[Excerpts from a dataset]
□ □ □

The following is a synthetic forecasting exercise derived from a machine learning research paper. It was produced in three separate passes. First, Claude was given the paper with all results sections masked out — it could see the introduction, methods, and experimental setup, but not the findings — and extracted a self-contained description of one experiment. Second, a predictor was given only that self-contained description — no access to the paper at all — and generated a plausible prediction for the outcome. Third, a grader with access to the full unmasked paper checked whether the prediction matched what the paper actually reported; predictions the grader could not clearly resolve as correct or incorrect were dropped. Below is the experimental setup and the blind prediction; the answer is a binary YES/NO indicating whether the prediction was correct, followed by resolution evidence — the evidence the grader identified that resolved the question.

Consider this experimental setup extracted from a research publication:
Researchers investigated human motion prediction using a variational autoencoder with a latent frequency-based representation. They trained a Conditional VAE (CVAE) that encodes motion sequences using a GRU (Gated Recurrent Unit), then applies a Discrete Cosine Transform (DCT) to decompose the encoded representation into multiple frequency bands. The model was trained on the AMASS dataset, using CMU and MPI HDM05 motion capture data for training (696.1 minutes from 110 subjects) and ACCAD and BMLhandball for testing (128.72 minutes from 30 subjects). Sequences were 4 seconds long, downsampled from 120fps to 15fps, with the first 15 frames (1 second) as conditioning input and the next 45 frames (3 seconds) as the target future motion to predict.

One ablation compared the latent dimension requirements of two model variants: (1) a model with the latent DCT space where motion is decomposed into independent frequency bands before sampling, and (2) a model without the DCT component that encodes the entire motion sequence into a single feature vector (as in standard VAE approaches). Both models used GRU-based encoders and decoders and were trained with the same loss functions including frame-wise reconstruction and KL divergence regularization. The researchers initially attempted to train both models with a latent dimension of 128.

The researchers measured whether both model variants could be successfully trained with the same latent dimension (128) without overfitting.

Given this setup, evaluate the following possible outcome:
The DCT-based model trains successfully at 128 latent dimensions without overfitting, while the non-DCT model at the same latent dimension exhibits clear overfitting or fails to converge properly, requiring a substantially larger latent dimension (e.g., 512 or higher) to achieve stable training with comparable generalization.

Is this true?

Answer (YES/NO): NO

□ □ □

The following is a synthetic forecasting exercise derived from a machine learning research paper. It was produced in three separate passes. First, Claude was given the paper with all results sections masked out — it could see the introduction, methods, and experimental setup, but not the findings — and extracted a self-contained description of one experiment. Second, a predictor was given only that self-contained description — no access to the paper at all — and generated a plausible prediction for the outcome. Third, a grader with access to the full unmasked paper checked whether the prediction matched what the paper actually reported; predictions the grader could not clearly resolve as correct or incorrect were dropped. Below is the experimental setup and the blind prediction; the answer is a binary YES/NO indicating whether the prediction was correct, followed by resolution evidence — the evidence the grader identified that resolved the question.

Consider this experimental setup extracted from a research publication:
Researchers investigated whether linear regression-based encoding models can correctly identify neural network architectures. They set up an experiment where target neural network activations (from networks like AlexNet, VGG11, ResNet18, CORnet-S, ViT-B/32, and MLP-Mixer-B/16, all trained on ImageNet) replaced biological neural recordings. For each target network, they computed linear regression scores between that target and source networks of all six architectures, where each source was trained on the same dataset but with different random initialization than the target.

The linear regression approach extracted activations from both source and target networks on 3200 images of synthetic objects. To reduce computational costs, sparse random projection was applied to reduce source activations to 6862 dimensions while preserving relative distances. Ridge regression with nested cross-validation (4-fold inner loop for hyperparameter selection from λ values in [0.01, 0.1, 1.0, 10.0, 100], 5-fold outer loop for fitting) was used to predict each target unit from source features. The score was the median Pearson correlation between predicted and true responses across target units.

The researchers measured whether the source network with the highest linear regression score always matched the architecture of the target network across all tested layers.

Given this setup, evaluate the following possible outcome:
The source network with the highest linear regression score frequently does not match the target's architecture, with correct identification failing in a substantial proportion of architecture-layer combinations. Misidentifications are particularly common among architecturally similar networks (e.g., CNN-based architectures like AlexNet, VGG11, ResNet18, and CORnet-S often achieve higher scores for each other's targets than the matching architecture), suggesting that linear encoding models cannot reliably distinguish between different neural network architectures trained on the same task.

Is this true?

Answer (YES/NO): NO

□ □ □

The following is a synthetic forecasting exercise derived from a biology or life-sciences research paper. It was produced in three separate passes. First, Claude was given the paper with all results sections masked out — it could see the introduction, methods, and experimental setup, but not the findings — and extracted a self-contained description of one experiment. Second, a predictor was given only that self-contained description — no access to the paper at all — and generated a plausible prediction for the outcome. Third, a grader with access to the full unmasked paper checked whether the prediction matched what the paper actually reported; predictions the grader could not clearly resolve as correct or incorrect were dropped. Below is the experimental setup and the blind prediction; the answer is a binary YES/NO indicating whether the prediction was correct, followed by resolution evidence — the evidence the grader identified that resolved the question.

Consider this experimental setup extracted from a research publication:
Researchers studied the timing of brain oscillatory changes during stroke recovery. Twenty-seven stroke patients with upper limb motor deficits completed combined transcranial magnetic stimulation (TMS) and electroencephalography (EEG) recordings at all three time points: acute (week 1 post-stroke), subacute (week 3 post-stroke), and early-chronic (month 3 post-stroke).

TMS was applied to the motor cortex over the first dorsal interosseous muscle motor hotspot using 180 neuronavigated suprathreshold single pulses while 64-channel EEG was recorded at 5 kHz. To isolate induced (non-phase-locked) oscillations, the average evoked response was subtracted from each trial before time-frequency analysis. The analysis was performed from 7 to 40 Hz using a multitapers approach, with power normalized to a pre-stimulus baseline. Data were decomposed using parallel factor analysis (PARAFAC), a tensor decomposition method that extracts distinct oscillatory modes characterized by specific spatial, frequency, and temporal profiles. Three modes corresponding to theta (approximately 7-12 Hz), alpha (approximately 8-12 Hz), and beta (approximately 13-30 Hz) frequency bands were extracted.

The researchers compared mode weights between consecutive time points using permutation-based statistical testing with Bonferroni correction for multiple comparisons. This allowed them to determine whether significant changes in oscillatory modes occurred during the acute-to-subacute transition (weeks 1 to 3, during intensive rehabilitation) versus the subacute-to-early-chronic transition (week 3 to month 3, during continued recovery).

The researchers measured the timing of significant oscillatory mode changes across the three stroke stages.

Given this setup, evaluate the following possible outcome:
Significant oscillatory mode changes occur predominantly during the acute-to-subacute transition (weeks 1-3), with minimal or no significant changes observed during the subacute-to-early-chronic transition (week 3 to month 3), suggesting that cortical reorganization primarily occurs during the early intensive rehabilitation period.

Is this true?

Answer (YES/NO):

□ □ □

Requirement | Give the number of lines above in which the word "before" appears, and nothing more.

Task response | 2